*Estratto del documento*
* * * * * * * * *

Dieci anni fa, il 15 settembre 2006, moriva la grande giornalista e scrittrice Oriana Fallaci.
In un’intervista del 1993, quando già lottava contro il cancro, ebbe a ribadire quello che ha sempre pensato e scritto, fino agli ultimi giorni della sua esistenza: «Ho sempre amato disperatamente la vita, anche nei momenti più neri di disperazione e di dolore più cupo, io sono sempre stata contenta di essere nata, ho sempre pensato che la vita è bella anche se brutta». «Ma ora [dopo il cancro NdR] sono ancora più contenta d’essere nata, sono ancora più convinta che la vita sia bella anche quando è brutta e quando mi succede qualcosa di buono mi prende una specie di gratitudine pazza».
Coerentemente con questo amore sconfinato per la vita, Oriana Fallaci, atea, laica e anticlericale, ha contrastato la “cultura della morte” dell’aborto, della fecondazione artificiale, dell’eutanasia e dell’ideologia LGBT. Lo abbiamo più volte ricordato e qui, per commemorare la morte della giornalista, sintetizziamo alcuni punti.

* * * * * * * * *

*Dati forniti*

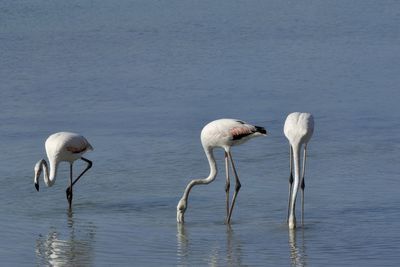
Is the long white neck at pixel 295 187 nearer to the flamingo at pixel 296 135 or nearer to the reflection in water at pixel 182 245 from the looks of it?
the flamingo at pixel 296 135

* * * * * * * * *

*Consegna*
In che giorno è morta Oriana Fallaci, secondo il testo su di lei?

*Risposta*
Il 15 settembre 2006.